■ Text
Modality in Academic and Formal Writing
In academic and formal professional writing, modality is the grammar of careful claims. A scientist who writes X causes Y is making a much stronger statement than one who writes X may contribute to Y. A policy analyst who writes the government must intervene is making a different argument than one who writes the government should consider intervening. The choice of modal verb encodes the epistemic stance (how confident is the writer?) and the deontic stance (what should be done?) — and skilled academic prose uses these consistently to signal both.
At C1, the goal is to write with modal precision — knowing exactly how strong each claim is, hedging when appropriate, asserting when the evidence supports it, and stacking modals when the position is genuinely tentative. This lesson covers epistemic vs deontic modality, the standard academic hedging system, modal stacking in formal prose, and the AmE conventions that distinguish American academic writing from BrE.
Epistemic vs deontic modality
Every modal verb does double duty. The same word means different things in different syntactic frames.
Epistemic modality: the speaker’s confidence about whether a proposition is true.
- The Earth must be older than four billion years. (epistemic: I’m confident based on evidence)
- He may be in the office. (epistemic: I’m uncertain)
- They should have received the package by now. (epistemic: my expectation)
Deontic modality: obligation, permission, recommendation.
- You must submit the form by Friday. (deontic: it’s required)
- You may leave when finished. (deontic: it’s permitted)
- We should revisit the proposal. (deontic: it’s recommended)
In academic writing, both kinds of modality appear constantly. Reading a paper requires sorting them in real time.
The data suggest that interest rates may rise. (epistemic — the writer is hedging a claim) Future studies should address this limitation. (deontic — recommendation to other researchers)
Russian speakers often blur these because Russian collapses several into similar surface forms. English keeps them distinguishable through syntactic context.
The hedging system
Academic writers hedge — they soften claims to leave room for uncertainty. Hedging is not weakness; it’s intellectual honesty. The C1 hedging toolkit:
Modal verbs as hedges
- X may influence Y. (weak epistemic claim)

■ Questions to answer
1. Quote everything in the modality lesson from "- You must submit" down to "through syntactic context.".
2. Write what comes next in the modality lesson, starting after its last line.
The records that follow are separate material and are not part of the modality lesson.

■ Source information

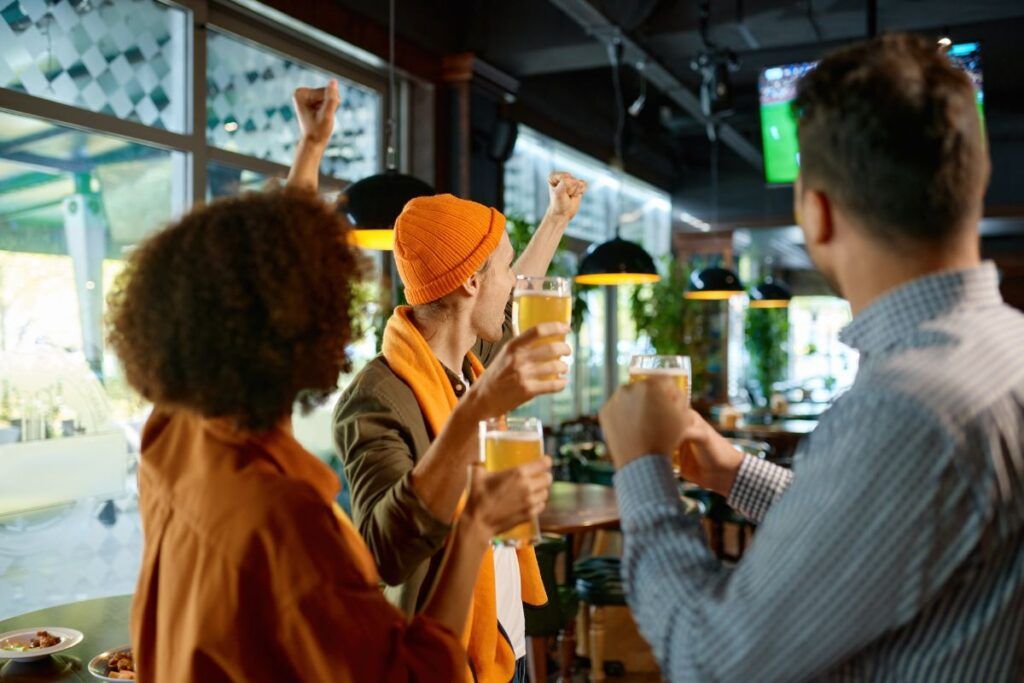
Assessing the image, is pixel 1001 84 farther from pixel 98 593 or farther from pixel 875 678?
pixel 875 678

* * *

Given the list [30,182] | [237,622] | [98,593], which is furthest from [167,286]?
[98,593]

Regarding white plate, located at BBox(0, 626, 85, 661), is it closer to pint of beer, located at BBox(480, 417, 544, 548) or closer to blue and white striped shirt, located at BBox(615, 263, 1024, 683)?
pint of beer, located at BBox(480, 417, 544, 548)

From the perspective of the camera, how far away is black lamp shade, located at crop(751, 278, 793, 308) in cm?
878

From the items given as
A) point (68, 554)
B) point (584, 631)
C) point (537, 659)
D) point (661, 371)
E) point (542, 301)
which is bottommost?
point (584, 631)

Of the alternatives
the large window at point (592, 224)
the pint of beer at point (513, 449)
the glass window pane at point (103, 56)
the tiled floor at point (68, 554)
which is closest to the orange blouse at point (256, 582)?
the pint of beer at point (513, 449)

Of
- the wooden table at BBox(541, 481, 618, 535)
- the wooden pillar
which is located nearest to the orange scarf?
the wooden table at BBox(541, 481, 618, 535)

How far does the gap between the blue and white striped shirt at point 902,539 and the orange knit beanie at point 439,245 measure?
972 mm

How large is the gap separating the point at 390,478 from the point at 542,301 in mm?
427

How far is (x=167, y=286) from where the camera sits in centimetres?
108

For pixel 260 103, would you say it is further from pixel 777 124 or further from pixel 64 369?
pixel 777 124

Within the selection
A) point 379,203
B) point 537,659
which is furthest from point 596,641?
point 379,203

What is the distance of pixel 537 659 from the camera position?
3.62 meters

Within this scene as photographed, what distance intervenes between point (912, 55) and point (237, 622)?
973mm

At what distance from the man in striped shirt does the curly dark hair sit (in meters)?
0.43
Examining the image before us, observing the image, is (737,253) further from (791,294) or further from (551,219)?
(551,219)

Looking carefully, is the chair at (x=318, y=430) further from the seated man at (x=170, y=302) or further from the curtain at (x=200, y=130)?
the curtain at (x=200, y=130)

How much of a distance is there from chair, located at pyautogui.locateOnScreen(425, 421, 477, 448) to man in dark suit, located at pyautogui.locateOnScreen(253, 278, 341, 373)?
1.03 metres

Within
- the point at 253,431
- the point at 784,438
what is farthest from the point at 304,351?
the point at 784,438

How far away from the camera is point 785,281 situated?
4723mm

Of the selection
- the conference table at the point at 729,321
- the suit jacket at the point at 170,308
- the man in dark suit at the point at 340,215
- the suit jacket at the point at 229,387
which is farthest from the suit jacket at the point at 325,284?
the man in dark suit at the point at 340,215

■ Results
1.
- You must submit the form by Friday. (deontic: it’s required)
- You may leave when finished. (deontic: it’s permitted)
- We should revisit the proposal. (deontic: it’s recommended)
In academic writing, both kinds of modality appear constantly. Reading a paper requires sorting them in real time.
The data suggest that interest rates may rise. (epistemic — the writer is hedging a claim) Future studies should address this limitation. (deontic — recommendation to other researchers)
Russian speakers often blur these because Russian collapses several into similar surface forms. English keeps them distinguishable through syntactic context.

2.
- X might explain the variance. (weaker)
- X could account for the discrepancy. (tentative)
- X would seem to support this view. (very tentative)
Strength order: will > should > may > might / could > would. The closer to the bottom, the more hedged.
Modal adverbs as hedges
- X possibly influences Y.
- X arguably plays a role.
- X presumably accounts for the effect.
- X conceivably contributes.
These stack with modal verbs: X may possibly influence Y — the strongest form of hedging.
Reporting verbs as stance markers
- The data suggest that X. (cautious)
- The data indicate that X. (somewhat stronger)
- The data demonstrate that X. (strong)
- The data prove that X. (strongest — rare in good academic writing)
A skilled writer matches the reporting verb to the evidence strength. Prove is reserved for mathematical demonstration; suggest is the workhorse of empirical research.
”It is + adjective + that” constructions
- It is possible that X. (hedged)
- It is likely that X. (more confident)
- It is probable that X. (similar to likely)
- It is arguable that X. (formal AmE: usually a case CAN be made for X — a mild endorsement, not “open to dispute”; for “open to dispute” use debatable or contestable)
- It is clear that X. (assertive)
- It is evident that X. (assertive)
These shift the assertion onto an impersonal frame, distancing the writer from direct claim-making.
Modal stacking
In formal academic prose, modals can stack with hedging verbs and adverbs to produce richly hedged claims. Common patterns:
“It may be argued that…”
A double hedge: the modal may + the passive reporting verb be argued. Translates roughly to “one could make this argument; I’m not committing fully.”
- It may be argued that climate policy has been excessively focused on supply-side measures.
- It could be claimed that the methodology has limitations.
- It might be suggested that further research is warranted.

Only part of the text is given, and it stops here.